(COMPITO RICHIESTO 1):
In base alla lettera al lettore, spiega in che modo la poesia di Flavio Scaloni risponde alla domanda «e così vorresti fare lo scrittore?». Usa da una a tre frasi.
(COMPITO RICHIESTO 2):
Prosegui la lettera al lettore a partire dall'ultima frase riportata.

(BRANO SELEZIONATO):
+--

LETTERA AL LETTORE

Caro lettore, come prefatrice, sono l’ambigua custode delle domande che non potrai porre. Ti immagino, avendo tra le mani un’“opera prima”, audace aver voglia di chiedere all’autore: e così vorresti fare lo scrittore? La risposta è nota: “Se non ti esplode dentro / a dispetto di tutto non farlo / a meno che non ti venga dritto / dal cuore e dalla mente e dalla bocca / e dalle viscere, / non farlo”. Come il Bukowski poeta che (si) poneva la scomoda domanda, Flavio Scaloni non lascia perdere, ed è la sua stessa poesia a rispondere, con la necessità di un ruggito, nel suo naturale disinteresse a “scrivere come qualcun altro”, nella sua es­senzialità che è quanto di più lontano dall’autocompiacimento, nel suo assoluto disinteresse a imitare quelle migliaia di persone che si definiscono scrittori
Non troverai pezze d’appoggio, niente ti asseconderà nella vanità, nel volgare piacere di riconoscere citazioni nascoste che non segnalano altro che un vuoto.

+--

(Dati di partenza)
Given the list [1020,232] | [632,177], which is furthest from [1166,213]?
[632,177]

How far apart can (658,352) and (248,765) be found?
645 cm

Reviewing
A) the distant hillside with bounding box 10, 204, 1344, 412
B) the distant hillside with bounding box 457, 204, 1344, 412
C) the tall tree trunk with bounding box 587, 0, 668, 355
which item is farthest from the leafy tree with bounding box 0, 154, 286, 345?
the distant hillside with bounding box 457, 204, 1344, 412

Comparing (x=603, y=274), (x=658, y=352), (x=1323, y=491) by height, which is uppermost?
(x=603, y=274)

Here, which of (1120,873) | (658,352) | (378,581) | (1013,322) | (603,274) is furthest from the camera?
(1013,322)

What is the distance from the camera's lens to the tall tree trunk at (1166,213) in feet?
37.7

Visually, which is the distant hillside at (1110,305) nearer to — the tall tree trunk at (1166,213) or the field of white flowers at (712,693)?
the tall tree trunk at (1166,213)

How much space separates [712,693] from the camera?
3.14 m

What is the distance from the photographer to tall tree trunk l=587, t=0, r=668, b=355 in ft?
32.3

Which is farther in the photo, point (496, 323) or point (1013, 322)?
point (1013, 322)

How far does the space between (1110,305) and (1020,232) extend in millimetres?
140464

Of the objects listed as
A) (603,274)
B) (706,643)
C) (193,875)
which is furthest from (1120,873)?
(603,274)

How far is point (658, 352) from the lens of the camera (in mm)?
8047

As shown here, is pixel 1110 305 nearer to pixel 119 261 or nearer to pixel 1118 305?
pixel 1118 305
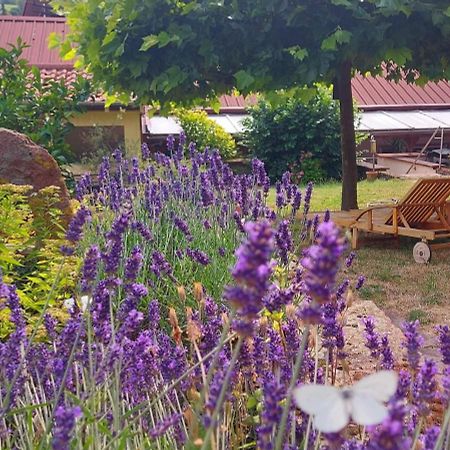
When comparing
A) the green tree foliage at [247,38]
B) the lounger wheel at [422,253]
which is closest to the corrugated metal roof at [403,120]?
the green tree foliage at [247,38]

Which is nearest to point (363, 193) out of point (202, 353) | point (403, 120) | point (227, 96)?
point (227, 96)

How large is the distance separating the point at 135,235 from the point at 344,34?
3.50 meters

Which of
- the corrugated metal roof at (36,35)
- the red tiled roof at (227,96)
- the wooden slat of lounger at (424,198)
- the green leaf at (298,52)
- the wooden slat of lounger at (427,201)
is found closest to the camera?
the green leaf at (298,52)

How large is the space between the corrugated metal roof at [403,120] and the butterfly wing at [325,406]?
1925 cm

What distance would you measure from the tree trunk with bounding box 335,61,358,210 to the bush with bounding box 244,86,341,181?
820 centimetres

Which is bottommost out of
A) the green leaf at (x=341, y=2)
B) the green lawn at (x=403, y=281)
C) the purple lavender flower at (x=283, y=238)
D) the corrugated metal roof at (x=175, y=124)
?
the green lawn at (x=403, y=281)

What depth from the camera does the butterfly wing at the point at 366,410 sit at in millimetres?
673

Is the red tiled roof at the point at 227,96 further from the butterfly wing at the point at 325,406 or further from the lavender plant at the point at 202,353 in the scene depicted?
the butterfly wing at the point at 325,406

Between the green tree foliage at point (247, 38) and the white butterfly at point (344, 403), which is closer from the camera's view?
the white butterfly at point (344, 403)

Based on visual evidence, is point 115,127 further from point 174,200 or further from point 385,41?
point 174,200

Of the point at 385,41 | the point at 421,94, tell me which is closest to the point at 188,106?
the point at 385,41

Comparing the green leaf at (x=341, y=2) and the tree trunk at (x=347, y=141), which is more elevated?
the green leaf at (x=341, y=2)

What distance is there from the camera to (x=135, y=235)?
4.50 metres

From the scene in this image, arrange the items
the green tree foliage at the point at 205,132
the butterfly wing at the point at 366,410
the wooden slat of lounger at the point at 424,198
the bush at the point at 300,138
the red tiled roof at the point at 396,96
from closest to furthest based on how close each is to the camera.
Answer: the butterfly wing at the point at 366,410, the wooden slat of lounger at the point at 424,198, the bush at the point at 300,138, the green tree foliage at the point at 205,132, the red tiled roof at the point at 396,96
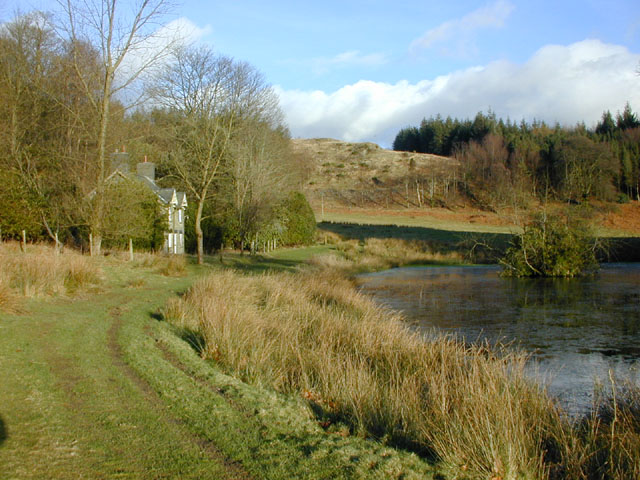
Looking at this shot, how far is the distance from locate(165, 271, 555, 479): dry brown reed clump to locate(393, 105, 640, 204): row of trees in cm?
4055

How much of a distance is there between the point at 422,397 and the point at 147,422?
149 inches

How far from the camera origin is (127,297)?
16.4 metres

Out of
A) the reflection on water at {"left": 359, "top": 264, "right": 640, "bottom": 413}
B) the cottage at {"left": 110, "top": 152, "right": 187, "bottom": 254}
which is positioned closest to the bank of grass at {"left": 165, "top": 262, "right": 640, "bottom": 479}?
the reflection on water at {"left": 359, "top": 264, "right": 640, "bottom": 413}

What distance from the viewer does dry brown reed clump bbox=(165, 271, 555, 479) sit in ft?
20.1

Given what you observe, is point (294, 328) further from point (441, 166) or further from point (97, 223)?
point (441, 166)

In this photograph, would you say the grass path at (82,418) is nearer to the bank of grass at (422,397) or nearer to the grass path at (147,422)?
the grass path at (147,422)

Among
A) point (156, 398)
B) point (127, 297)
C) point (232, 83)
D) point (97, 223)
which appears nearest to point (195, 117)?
point (232, 83)

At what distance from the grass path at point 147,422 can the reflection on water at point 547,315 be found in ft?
13.5

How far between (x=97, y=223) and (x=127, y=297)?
10.2m

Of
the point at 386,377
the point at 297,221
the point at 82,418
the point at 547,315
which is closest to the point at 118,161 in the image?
the point at 547,315

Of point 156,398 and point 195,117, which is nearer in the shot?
point 156,398

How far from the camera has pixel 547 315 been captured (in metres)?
20.2

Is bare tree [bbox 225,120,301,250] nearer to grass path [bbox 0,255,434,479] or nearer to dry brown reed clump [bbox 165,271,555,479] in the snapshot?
dry brown reed clump [bbox 165,271,555,479]

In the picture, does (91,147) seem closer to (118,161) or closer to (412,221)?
(118,161)
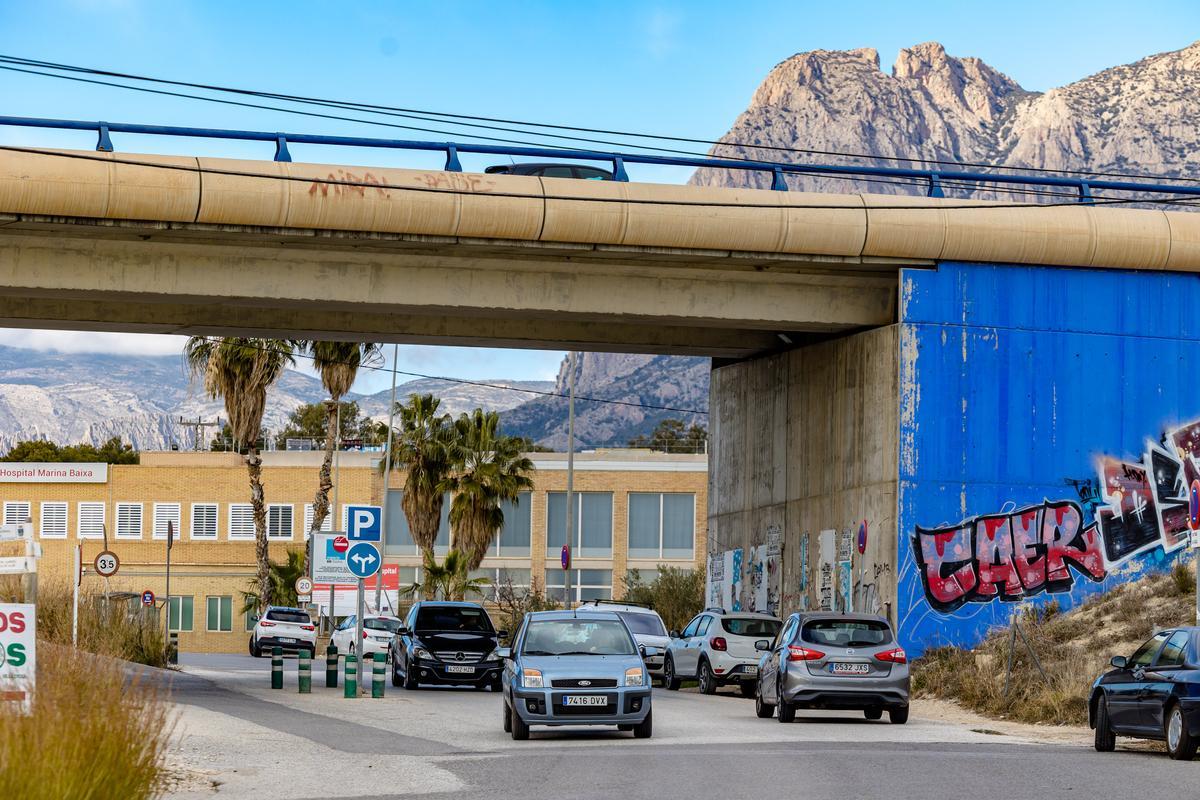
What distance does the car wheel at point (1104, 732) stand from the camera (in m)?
18.9

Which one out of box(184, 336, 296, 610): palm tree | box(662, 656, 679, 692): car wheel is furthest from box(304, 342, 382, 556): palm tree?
box(662, 656, 679, 692): car wheel

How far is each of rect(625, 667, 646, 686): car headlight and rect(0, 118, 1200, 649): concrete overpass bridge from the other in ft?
35.3

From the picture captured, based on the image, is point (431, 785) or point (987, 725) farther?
point (987, 725)

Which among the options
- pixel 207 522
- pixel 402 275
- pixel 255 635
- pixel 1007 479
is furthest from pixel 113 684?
pixel 207 522

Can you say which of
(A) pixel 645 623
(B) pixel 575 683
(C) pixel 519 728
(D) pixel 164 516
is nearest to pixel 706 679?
(A) pixel 645 623

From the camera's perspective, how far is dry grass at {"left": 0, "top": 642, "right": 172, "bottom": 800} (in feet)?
31.6

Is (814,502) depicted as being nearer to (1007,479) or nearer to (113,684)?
(1007,479)

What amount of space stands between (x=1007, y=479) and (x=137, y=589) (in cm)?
5308

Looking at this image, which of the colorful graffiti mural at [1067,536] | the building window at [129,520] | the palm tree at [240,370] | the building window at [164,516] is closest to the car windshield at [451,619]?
the colorful graffiti mural at [1067,536]

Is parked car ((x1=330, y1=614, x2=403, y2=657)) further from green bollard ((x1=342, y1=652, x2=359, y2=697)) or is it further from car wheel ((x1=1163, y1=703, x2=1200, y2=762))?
car wheel ((x1=1163, y1=703, x2=1200, y2=762))

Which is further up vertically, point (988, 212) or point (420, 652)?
point (988, 212)

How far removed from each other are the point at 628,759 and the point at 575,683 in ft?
9.34

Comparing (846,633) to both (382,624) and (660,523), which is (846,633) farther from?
(660,523)

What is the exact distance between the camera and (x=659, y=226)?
97.9 feet
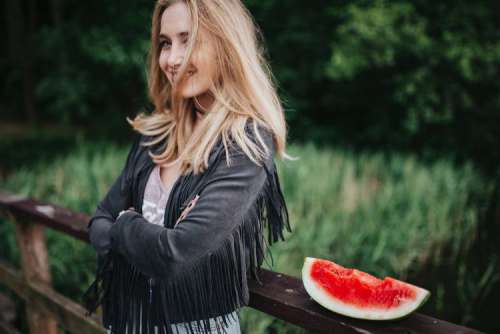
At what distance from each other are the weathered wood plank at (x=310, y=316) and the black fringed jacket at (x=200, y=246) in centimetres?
5

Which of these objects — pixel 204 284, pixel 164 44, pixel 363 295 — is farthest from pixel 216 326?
pixel 164 44

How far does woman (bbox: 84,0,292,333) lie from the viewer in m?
1.22

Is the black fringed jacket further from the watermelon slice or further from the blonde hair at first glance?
the watermelon slice

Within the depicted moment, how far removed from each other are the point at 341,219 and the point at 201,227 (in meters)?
3.57

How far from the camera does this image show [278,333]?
9.09ft

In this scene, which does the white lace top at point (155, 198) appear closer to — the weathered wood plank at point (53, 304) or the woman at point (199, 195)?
the woman at point (199, 195)

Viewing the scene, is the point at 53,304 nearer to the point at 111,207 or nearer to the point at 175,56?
the point at 111,207

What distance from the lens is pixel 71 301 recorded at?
2.08 m

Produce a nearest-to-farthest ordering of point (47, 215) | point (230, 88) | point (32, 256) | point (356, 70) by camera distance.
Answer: point (230, 88)
point (47, 215)
point (32, 256)
point (356, 70)

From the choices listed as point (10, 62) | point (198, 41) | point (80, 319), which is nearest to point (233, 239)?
point (198, 41)

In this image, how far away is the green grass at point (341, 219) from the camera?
3.56 metres

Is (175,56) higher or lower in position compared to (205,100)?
higher

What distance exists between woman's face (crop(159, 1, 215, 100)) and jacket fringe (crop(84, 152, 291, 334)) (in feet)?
1.21

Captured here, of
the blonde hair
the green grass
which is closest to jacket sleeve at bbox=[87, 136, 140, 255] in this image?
the blonde hair
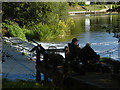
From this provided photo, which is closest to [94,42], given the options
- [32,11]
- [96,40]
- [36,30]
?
[96,40]

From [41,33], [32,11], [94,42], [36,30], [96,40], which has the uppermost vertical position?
[32,11]

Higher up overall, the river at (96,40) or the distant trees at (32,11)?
the distant trees at (32,11)

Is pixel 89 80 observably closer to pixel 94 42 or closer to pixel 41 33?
pixel 94 42

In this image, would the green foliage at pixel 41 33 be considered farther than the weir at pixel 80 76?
Yes

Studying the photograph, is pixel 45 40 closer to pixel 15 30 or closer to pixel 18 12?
pixel 15 30

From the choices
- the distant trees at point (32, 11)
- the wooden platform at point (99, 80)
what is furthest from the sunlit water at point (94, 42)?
the distant trees at point (32, 11)

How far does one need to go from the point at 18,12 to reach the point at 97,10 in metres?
91.5

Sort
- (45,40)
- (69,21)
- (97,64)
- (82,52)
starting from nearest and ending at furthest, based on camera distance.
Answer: (97,64) → (82,52) → (45,40) → (69,21)

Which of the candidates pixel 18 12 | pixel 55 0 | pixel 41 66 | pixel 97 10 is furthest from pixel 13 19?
pixel 97 10

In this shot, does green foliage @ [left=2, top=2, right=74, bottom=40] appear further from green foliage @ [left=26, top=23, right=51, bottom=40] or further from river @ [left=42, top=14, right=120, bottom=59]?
river @ [left=42, top=14, right=120, bottom=59]

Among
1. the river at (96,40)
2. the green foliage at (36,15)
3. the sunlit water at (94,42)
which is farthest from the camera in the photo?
the green foliage at (36,15)

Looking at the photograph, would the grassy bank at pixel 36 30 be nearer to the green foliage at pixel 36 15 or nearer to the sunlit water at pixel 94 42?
the green foliage at pixel 36 15

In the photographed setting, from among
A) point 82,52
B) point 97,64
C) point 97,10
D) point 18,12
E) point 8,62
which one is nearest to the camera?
point 97,64

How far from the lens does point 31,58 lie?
1645cm
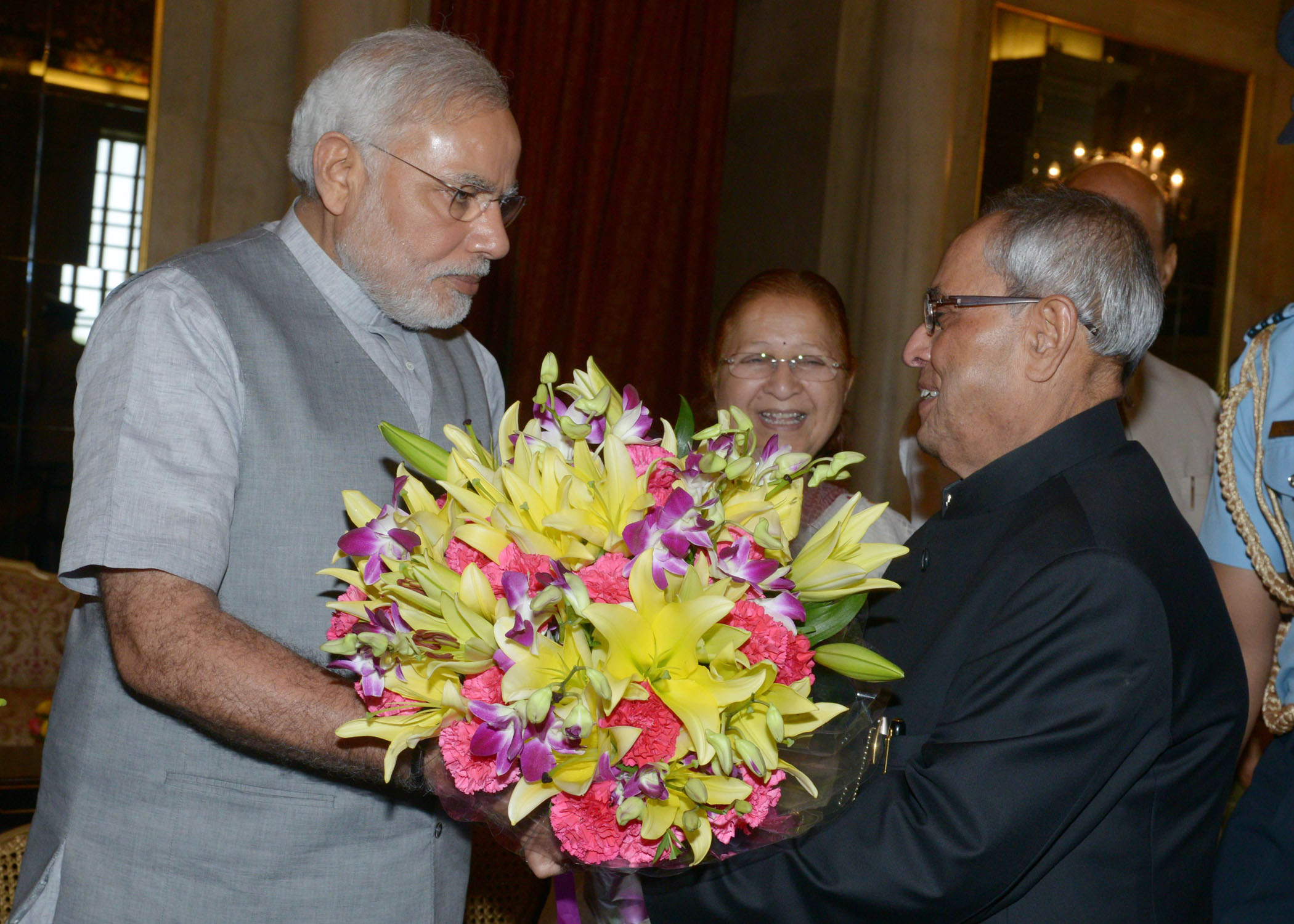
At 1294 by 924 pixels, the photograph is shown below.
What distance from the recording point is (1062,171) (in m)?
6.14

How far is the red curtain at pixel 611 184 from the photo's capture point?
5.32m

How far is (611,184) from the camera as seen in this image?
5.66 metres

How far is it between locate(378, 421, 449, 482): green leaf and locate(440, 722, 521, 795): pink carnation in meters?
0.31

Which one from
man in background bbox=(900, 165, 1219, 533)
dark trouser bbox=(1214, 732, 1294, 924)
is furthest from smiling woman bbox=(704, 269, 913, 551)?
dark trouser bbox=(1214, 732, 1294, 924)

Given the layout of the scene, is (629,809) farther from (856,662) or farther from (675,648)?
(856,662)

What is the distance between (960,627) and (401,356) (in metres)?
0.99

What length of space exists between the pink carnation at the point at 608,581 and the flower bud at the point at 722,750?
144 mm

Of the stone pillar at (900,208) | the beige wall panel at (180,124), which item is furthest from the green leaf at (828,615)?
the stone pillar at (900,208)

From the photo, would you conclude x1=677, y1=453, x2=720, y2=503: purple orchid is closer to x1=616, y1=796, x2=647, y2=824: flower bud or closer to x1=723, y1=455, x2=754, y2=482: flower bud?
x1=723, y1=455, x2=754, y2=482: flower bud

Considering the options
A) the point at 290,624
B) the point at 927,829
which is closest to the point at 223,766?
the point at 290,624

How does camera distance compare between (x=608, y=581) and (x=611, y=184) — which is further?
(x=611, y=184)

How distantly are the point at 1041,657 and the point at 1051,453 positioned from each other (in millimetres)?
372

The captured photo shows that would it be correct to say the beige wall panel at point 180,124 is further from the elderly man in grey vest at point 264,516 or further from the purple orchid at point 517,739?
the purple orchid at point 517,739

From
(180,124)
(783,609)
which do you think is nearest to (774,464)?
(783,609)
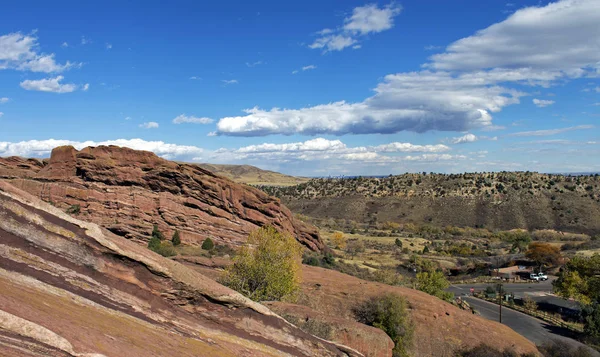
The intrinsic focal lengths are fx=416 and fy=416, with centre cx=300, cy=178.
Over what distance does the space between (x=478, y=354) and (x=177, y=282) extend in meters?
19.8

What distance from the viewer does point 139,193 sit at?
159 ft

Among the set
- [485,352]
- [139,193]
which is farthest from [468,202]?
[485,352]

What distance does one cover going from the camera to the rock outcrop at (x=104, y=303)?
756 centimetres

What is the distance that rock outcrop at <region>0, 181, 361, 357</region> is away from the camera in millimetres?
7559

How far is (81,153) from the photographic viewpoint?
48.8m

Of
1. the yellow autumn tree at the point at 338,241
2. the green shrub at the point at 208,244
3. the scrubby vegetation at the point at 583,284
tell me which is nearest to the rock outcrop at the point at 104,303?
the green shrub at the point at 208,244

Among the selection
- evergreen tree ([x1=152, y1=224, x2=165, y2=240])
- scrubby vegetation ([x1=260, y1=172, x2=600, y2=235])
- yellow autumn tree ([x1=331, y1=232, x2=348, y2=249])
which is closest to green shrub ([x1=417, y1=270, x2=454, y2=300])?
evergreen tree ([x1=152, y1=224, x2=165, y2=240])

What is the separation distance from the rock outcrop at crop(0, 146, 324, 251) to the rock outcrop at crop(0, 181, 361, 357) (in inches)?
1385

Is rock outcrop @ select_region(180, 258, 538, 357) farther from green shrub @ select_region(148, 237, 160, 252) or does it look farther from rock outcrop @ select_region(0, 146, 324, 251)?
rock outcrop @ select_region(0, 146, 324, 251)

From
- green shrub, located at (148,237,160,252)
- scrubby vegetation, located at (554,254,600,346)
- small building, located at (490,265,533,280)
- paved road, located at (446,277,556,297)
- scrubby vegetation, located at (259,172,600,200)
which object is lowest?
paved road, located at (446,277,556,297)

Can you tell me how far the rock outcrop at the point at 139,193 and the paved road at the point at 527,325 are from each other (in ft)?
91.7

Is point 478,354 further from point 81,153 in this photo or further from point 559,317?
point 81,153

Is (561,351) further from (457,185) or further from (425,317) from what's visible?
(457,185)

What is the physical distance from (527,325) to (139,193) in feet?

+--

(RISPOSTA SCRITTA 1):
Secondo la lettera al lettore, è la poesia stessa di Scaloni a rispondere, con la necessità di un ruggito. Lo fa con il suo naturale disinteresse a «scrivere come qualcun altro», con un'essenzialità lontanissima dall'autocompiacimento e con l'assoluto disinteresse a imitare le migliaia di persone che si definiscono scrittori.

(RISPOSTA SCRITTA 2):
Troverai invece una galleria di ritratti, di “momenti perfetti”, come direbbe il Roquentin sartriano, istantanee che sfuggono allo sguardo o più classicamente illuminazioni, non provocate ad arte, ma sapientemente attese con fiducia d’artista. 
Non ti stupisce con effetti speciali, Flavio Scaloni, e non intende regalarti niente, neanche sensazioni a buon mercato. Nella sua poetica, radicalmente inattuale, il sensazionale sarebbe pornografia. L’emozione non è esibita, e non è neanche voluta, piuttosto è provocata, come un distratto effetto collaterale dei quadri a infinite dimensioni che sono le sue poesie.
Spesso brevi, dei lampi, che ci strappano al nostro sguardo ordinario sulle cose per rivelarci un altro mondo. E sì, questa è la classicità che troverai, quella della Musa, dell’ispirazione che è fatta di semplice ascolto, di attenzione e apertura e mai di presa violenta, mai una volta di plasticità forzata. Riprendono senza prendere, afferrano senza trattenere, guardano senza imprimere, ascoltano senza interferire col canto, suggeriscono un ritmo senza scandirlo, le poesie di Flavio Scaloni. E lasciano sulla carta di noi che leggiamo più contorni che disegni, più luci che colori, più odori che concetti.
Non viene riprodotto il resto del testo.